■ Stated exercise a: Revise the entries from the line containing "image's vantage point?" through the end of the entries by replacing "woman with sunglasses" with "person wearing sunglasses" and changing nothing else. Reproduce only those lines, omitting the pictures.

■ Quoted passage:

★ ★ ★ ★ ★ ★ ★

[HN Gopher] Internet Archive Scholar
       ___________________________________________________________________
        
       Internet Archive Scholar
        
       Author : nabla9
       Score  : 389 points
       Date   : 2022-12-09 10:35 UTC (12 hours ago)
        
 (HTM) web link (scholar.archive.org)
 (TXT) w3m dump (scholar.archive.org)
        
       | zozbot234 wrote:
       | Not from the IA, but see https://scholia.toolforge.org for an
       | especially nice presentation of freely-available scholarly
       | metadata.
        
         | jboynyc wrote:
         | You may also be interested in OpenAlex.org which also uses
         | wikidata (along with DOIs, ORCIDs, ISSNs and a few other
         | standard identifiers) to classify publications.
        
       | photochemsyn wrote:
       | After a little testing, this looks like a good information
       | source, although the combination of Google Scholar and sci-hub is
       | probably still the best option, i.e. I couldn't find anything
       | with Internet Scholar that wasn't available with the other
       | options, and the quality of results on searchs is somewhat higher
       | with Google Scholar (this may be because Google Scholar utilizes
       | citation count as a search parameter, which Internet Archive
       | Scholar doesn't seem to do).
       | 
       | Internet Archive is a great resource, however, it should get
       | state funding as it provides a fundamentally important archival
       | service. It's too bad it has to rely so much on private
       | philanthropic donations (although state support comes with
       | possible political interference, i.e. censorship of material that
       | some politician doesn't like, maybe that's less of a problem with
       | private donations, although then you could have some billionaire
       | doing the same thing).
        
         | macrolime wrote:
         | I tried to search for scientific authors from the 1800s and
         | they're there.
         | 
         | Google Scholar on the other hand brings me to paywalls, even
         | though the articles are so old they should be out of copyright.
        
         | bnewbold wrote:
         | The content in scholar.archive.org has been indexed in to
         | Google Scholar (and other indices are likewise welcome to crawl
         | the sitemap). There was some content "only" in
         | scholar.archive.org, but now it should basically all be in
         | Google Scholar. We haven't gotten around to describing this
         | publicly, but it was an explicit decision and partnership
         | between the organizations.
         | 
         | Indeed scholar.archive.org does not currently use citation
         | count in search rankings. We have a decent citation graph,
         | which we are working to expose in scholar (it is visible in
         | fatcat.wiki today). Would probably only ever use citation count
         | as a weak boost in search rankings (eg, "any citations at all",
         | "more than 25 citations" as boosts, nothing beyond that), don't
         | want to create too strong a feedback loop influencing future
         | citations.
         | 
         | scholar.archive.org specifically was partially funded by the
         | Mellon Foundation (and partially through donations and other
         | service revenue). IA overall has diverse funding, including
         | grants and service revenue from the USA (Library of Congress,
         | IMLS, etc); other national governments (paid crawl services);
         | foundation grants; universities and libraries (crawl,
         | preservation, and digitization services); and of course general
         | donations. The last category of course has the fewest strings
         | and lets us pursue new projects which might be hard to get
         | traditional funding for. Remember that the whole premise of web
         | archiving was considered radical and quixotic at the beginning!
         | 
         | (source: I work at IA on scholar)

★ ★ ★ ★ ★ ★ ★

■ Data to process:

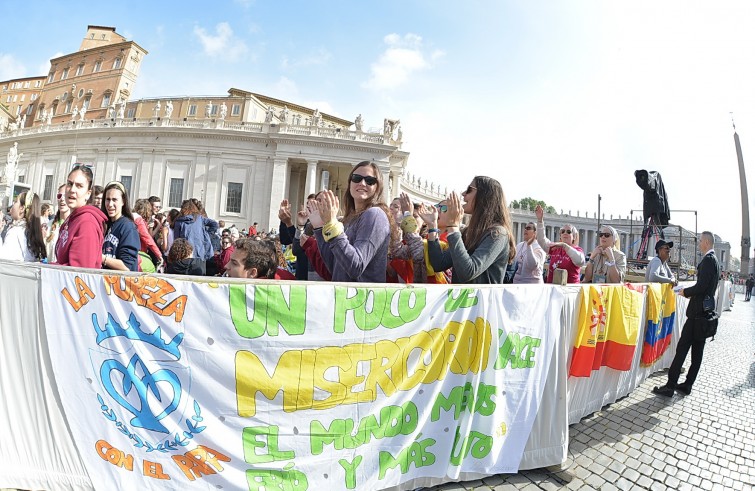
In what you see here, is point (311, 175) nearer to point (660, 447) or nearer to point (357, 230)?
point (357, 230)

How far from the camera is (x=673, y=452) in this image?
3344 mm

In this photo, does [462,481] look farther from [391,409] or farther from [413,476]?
[391,409]

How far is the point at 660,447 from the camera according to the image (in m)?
3.41

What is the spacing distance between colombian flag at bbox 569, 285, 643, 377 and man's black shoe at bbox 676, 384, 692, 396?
4.63 feet

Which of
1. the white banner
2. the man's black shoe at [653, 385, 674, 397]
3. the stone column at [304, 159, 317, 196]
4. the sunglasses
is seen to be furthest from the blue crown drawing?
the stone column at [304, 159, 317, 196]

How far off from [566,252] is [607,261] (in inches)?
63.5

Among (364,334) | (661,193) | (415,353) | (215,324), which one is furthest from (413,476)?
(661,193)

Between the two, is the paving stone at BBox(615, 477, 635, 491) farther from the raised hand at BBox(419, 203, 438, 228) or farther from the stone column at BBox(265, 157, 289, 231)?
the stone column at BBox(265, 157, 289, 231)

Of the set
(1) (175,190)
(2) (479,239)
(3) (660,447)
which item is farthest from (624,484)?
(1) (175,190)

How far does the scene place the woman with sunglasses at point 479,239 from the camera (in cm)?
259

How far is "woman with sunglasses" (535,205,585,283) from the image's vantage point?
16.4ft

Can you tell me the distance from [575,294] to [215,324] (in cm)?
314

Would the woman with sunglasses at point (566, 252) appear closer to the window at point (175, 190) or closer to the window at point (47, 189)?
the window at point (175, 190)

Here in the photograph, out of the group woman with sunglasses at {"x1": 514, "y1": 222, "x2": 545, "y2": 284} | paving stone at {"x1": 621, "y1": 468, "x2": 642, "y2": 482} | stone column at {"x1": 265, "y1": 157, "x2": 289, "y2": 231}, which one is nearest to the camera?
paving stone at {"x1": 621, "y1": 468, "x2": 642, "y2": 482}
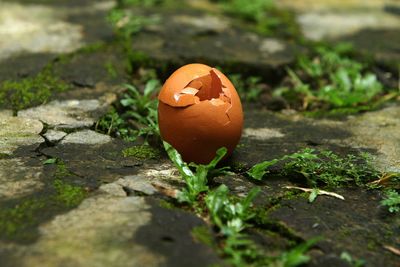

★ ★ ★ ★ ★ ★ ★

■ Stated exercise b: In the forum thread about Internet Archive Scholar, present the paragraph beginning "scholar.archive.org specifically was partially funded" as a concise bulleted list that keeps its main facts.

■ Full answer a:
How far is "person wearing sunglasses" (535,205,585,283) from the image's vantage point?
16.4ft

Can you tell me the distance from [575,294] to [215,324] (in cm)?
314

Would the person wearing sunglasses at point (566, 252) appear closer to the window at point (175, 190) or closer to the window at point (47, 189)?
the window at point (175, 190)

Here in the photograph, out of the group person wearing sunglasses at {"x1": 514, "y1": 222, "x2": 545, "y2": 284} | paving stone at {"x1": 621, "y1": 468, "x2": 642, "y2": 482} | stone column at {"x1": 265, "y1": 157, "x2": 289, "y2": 231}, which one is nearest to the camera?
paving stone at {"x1": 621, "y1": 468, "x2": 642, "y2": 482}

■ Full answer b:
- scholar.archive.org was funded partly by the Mellon Foundation and partly through donations and other service revenue.
- The Internet Archive as a whole draws on diverse funding:
  - grants and service revenue from the USA (Library of Congress, IMLS, etc.)
  - other national governments (paid crawl services)
  - foundation grants
  - universities and libraries (crawl, preservation, and digitization services)
  - general donations
- General donations carry the fewest strings and let the organization pursue new projects that might be hard to fund traditionally.
- Web archiving was considered radical and quixotic at the beginning.